Apparently a penalty is imposed on raters who work too fast. This kicks in regardless of whether their ratings match the arbitrary ratings assigned by a panel, which are used as the standard for defining raters' accuracy scores. (Not matching the arbitrary ratings imposes a further penalty).
Thus, an individual's reading speed will not necessarily show a positive correlation with income earned.
Personally, should I ever qualify, I wouldn't be doing it for the money - I'd be 'trying' to help get rid of the crap that is holding us all down. It's a long long road and one that also should include the 'free' hopper - but I cannot sit back and complain about the crap without trying to do something!
Will it work?
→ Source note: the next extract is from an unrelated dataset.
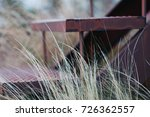 Small photo of Stairs of an abandoned house, overgrown with grass. The concept of desolation and abandonment.
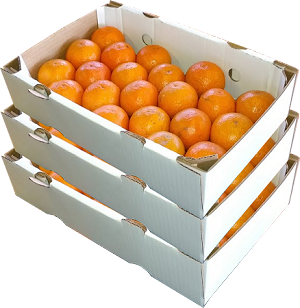 3 Trays - Page Oranges with...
Who knows - at the very least it'll remove some of the more current crap - the older crap should in theory disappear from Google - assuming Google is right and they really do care about quality and engagement.
I find it as a nice distraction from Facebook - and if I get paid $5 to waste away an hour - then that's a few more beers for me at the end of the month!
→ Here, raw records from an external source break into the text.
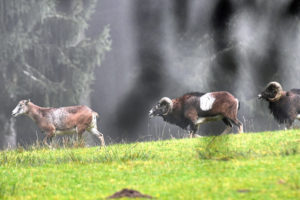 The mouflon rutting season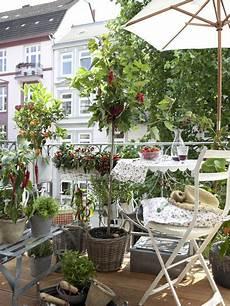 kräuter und gemüse auf dem balkon gem 252 se und kr 228 uter auf dem balkon balkon inspirationen
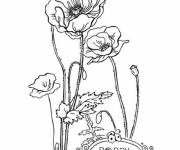 Coloring pages Beautiful Poppy Flower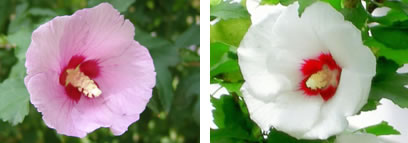 Flores Hibiscus syriacus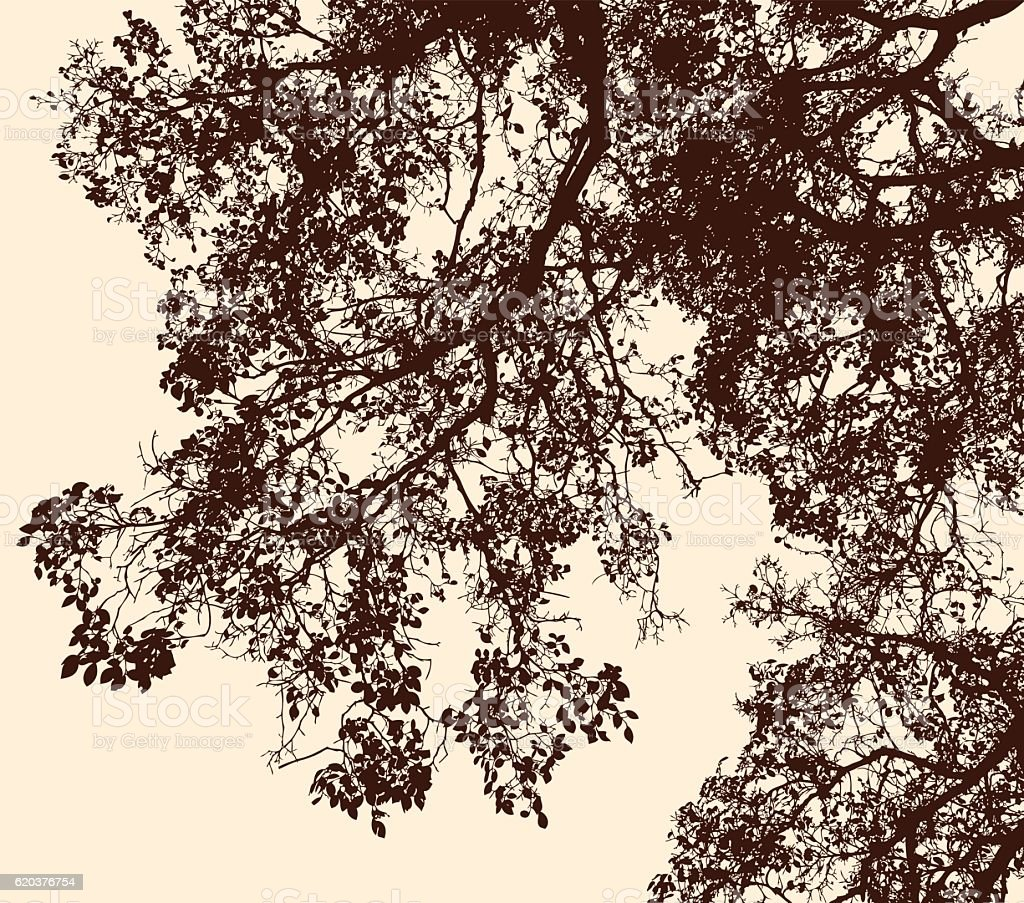 tree branches in the autumn forest tree branches in the autumn forest - arte vetorial de stock e mais imagens de abstrato royalty-free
One other thought - how many writers on hub pages actually earn more than $5 an hour with their writing!!!!
That's not correct.
I can generally do between 20 (in a house of distractions) to 40 (in a quiet house) an hour. I'm generally working at top bonus so five an hour is on the low and ten an hour is high. My bonuses don't change with speed.
This is inaccurate. If your ratings are poor (because you are going too fast or for any other reason), then your accuracy will be low. We do not take time spent into account directly, but it is hard to give good ratings if you are going too fast.
Furthermore, the panel ratings are not "arbitrary." Three members of the panel independently rate a Hub, and only if all three members closely agree is the Hub deemed officially rated. A majority of the time, all three members of the panel closely agree on their ratings, so it is far from arbitrary.
A lot of us used to hop and flag hubs for free because we wanted to help the site.
As was admitted yesterday in another thread, flagging hubs for low quality now has no effect whatsoever.
Because of that fact, plus the other negative changes that have happened here, I do not intend to hop or flag anything again while the current situation persists.
Respect needs to flow in both directions.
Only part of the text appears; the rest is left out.